In the latest of a series of pieces exploring sector-specific challenges, we look at some characteristics specific to rail projects, both overground and underground.
Access to the rail network
One challenge in many rail projects is simply gaining access to the track. As a design consultancy, WCS of course doesn’t need to be on site every day, but there are reasons why we do need to attend:
- Desk research often results in partial information, with site visits needed to answer specific, identified questions
- Official sources of information can be wrong, so there is always a need to check that reality matches theory
- As well as design consultancy work, WCS personnel are often asked to take on additional roles such as Lead Civil Engineer or Temporary Works Coordinator
Railways are a dangerous place to work. All staff must complete formal training in PTS (Personal Track Safety), before attending trackside. In addition to other restrictions, the contracting party may have their own rules, so our staff can find themselves on projects where they are simply not permitted to cross the track, despite Network Rail employees crossing routinely nearby. Fundamentally, we realise these rules are there for the strongest of reasons, but it does make for a complex landscape.
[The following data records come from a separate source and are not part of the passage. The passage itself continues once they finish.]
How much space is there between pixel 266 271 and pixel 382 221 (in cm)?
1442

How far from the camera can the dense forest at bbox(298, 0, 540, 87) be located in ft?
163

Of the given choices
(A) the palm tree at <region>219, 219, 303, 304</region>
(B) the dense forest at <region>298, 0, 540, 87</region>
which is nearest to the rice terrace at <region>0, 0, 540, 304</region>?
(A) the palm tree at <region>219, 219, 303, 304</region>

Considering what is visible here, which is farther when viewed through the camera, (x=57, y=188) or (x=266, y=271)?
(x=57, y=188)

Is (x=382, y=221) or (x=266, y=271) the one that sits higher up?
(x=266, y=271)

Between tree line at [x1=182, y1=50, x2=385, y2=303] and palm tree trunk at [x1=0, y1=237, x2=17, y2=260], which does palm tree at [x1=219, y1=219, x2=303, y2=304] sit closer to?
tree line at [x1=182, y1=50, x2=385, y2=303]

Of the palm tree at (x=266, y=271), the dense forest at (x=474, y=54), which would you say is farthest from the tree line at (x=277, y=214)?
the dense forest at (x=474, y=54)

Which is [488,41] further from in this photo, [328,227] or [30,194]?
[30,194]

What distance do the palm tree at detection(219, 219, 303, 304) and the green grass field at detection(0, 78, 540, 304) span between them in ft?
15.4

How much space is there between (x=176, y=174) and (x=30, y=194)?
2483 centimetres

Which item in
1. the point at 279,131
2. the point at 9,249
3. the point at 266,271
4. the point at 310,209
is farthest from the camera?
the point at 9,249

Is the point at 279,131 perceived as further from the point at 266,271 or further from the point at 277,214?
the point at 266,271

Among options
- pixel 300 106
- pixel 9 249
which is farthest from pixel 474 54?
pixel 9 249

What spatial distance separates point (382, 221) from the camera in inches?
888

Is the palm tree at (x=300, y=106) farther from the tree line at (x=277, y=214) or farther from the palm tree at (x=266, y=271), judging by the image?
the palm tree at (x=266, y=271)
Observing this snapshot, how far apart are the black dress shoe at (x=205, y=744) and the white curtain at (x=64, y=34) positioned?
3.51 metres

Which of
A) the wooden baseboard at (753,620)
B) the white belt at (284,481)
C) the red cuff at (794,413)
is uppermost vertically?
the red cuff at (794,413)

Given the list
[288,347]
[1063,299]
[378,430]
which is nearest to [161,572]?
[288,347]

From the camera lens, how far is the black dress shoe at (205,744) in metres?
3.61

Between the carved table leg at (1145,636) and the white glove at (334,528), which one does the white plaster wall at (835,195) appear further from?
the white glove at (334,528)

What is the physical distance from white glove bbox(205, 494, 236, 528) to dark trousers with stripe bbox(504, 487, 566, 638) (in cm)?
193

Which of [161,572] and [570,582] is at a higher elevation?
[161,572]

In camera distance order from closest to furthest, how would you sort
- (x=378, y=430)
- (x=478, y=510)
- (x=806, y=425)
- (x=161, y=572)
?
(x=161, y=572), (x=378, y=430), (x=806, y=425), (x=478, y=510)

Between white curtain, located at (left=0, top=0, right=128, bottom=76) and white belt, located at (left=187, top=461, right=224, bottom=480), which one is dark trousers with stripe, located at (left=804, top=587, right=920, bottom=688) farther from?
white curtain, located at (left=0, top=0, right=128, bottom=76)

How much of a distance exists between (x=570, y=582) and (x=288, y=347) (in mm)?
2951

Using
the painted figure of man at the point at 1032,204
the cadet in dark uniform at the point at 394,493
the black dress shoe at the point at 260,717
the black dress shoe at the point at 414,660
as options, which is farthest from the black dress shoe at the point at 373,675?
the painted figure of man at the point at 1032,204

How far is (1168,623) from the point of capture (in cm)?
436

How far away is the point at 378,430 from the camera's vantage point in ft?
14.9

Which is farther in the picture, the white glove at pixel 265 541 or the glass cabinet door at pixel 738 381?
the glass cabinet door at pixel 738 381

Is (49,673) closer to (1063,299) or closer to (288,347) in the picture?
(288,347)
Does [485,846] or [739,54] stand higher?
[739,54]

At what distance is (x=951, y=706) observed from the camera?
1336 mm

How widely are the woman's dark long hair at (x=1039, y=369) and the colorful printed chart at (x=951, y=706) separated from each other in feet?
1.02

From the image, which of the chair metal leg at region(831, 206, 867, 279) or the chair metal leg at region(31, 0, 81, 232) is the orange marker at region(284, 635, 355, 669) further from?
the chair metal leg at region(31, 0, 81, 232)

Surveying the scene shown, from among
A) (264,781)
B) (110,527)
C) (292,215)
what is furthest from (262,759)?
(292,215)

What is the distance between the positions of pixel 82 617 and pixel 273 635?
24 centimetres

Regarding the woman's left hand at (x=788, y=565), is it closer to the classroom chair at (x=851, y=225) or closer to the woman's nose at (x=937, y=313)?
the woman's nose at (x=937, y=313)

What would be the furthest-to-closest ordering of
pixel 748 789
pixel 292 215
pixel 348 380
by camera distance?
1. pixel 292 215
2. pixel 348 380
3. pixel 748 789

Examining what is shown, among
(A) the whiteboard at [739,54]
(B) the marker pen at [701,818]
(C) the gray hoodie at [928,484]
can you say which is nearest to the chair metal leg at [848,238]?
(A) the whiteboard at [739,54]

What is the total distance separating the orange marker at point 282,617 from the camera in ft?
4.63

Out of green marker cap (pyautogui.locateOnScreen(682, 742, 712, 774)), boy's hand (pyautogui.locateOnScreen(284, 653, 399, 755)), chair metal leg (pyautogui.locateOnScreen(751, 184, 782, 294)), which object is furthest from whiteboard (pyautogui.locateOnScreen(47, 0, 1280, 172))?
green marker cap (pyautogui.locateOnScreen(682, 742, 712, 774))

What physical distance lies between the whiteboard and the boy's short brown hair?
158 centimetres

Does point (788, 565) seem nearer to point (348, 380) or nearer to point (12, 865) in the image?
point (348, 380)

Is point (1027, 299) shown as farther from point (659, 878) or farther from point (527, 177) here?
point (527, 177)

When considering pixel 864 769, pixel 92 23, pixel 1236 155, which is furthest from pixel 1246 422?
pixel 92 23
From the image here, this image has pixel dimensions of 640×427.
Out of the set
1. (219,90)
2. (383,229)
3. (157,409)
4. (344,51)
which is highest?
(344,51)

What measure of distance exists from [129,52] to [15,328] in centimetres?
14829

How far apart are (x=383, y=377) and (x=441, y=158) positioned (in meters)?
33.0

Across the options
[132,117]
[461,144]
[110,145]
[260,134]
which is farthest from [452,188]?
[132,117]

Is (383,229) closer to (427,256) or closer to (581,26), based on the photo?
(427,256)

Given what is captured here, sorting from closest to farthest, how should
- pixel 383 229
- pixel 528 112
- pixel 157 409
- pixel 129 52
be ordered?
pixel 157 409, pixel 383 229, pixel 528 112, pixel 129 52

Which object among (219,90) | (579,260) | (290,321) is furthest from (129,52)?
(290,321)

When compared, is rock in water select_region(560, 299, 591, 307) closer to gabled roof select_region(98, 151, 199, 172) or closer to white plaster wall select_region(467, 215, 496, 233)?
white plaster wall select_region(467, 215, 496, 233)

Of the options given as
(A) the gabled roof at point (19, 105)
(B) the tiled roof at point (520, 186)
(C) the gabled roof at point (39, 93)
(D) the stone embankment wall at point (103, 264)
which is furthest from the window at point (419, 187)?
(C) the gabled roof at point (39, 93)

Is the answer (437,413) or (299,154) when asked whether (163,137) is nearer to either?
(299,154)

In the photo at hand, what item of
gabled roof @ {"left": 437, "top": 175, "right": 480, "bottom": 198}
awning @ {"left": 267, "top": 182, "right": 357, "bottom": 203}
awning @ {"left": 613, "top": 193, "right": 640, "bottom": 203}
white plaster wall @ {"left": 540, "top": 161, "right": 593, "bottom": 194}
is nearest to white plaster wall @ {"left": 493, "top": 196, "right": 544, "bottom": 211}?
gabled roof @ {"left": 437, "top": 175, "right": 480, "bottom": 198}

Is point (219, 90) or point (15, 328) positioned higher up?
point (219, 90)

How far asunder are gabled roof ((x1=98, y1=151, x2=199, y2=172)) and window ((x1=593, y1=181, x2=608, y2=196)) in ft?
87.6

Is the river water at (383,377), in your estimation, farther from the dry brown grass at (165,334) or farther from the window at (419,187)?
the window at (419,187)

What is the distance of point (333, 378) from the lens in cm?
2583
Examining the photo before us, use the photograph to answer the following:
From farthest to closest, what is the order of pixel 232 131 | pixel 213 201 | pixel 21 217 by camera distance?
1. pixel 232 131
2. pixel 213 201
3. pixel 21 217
Access in principle is highly formalised. Typically, we will liaise with the full-time Access Planner employed by the principal contractor, who will negotiate access for agreed, specific time slots. Each access may require isolation of an overhead line or a third rail, as well as discussion with those who manage signalling and other equipment, so there are multiple reasons why it is such a structured system. In addition to technical and safety considerations, residents and environmental restrictions can of course play a role.
This was the case with our work at Midland Mainline – Key Output 1A (KO1A). At Braybrooke ATFS, the substation modular building had to be lifted in by crane, due to site constraints. This had to be completed during a Saturday night possession of the railway. Although it went very well the costs associated with using a large crane at night with all the enabling works are significant. On another substation install on the same project, Napsbury TSC – the site access had fewer constraints and we were able to design a temporary works scheme to support a gantry lifting system to lift the substation modular building off the low loader and place straight on the foundation, without the use of a crane. This meant that the works could be carried out during the daytime, whilst the trains were still running, reducing costs and reducing the impact on the operational railway.
With us typically getting access only for limited periods, there is no easy way to ‘pop back’ if some measurement has been missed, so preparation and experience are key. WCS does specialise in rail projects, so the primary way of addressing these challenges is to ensure the supervising engineer here has great experience of such work, and then for senior WCS staff to oversee the preparation for each access, something that is always done on the basis of formal, written company procedures.
Challenges encountered underground
Quite a number of our projects are on the London Underground system. This is an environment with its own, specific difficulties, as well as those applicable to rail projects in general.
A key point to note about the underground is the density of use – the system is very crowded and very busy. Space throughout the network is always at a premium, meaning it isn’t just the platforms that are crowded – the tunnels can be quite packed with cables and other equipment.
A project to support modern trains with air conditioning, replacing older stock, may sound innocuous, but typically the new trains will require significantly more power, meaning that existing cabling and substation equipment must be entirely replaced, not augmented. Generally, there is no option of taking a line out of use, so work may need to be completed during the early hours of successive mornings, with no realistic possibility of removing old equipment and installing new in one night.
Overground, there will often be space within a substation, or adjacent, to install old and new equipment side by side. When underground, there may be a need to design and create a new temporary space, before carefully replacing old infrastructure items with new, perhaps one by one on different days. Completing a cable route can often involve overhead or under-track crossings, simply to reach a less congested section of wall, with a single under-track duct requiring digging, laying down, and then backfill and reinstatement of the track, in plenty of time for first morning use of the line.
The land above the London Underground system is at a premium too, of course. Stations on the new Elizabeth Line (Crossrail) have been designed with much heavier foundations than apparently necessary, since the right to build something additional above the stations will always be sold.
In other parts of London, accessways may be squeezed in amongst other buildings. One WCS engineer relates the story of attending a site near the Bank of Canada, in the City of London. On the street above, he was astonished to see a davit crane swing out from behind a large bank logo, this and a pavement trapdoor being the only way to move equipment in or out of the area below.
Whatever the specific challenges of each new project, we at WCS know we have a wealth of rail experience, and stand ready to tackle the next task with confidence.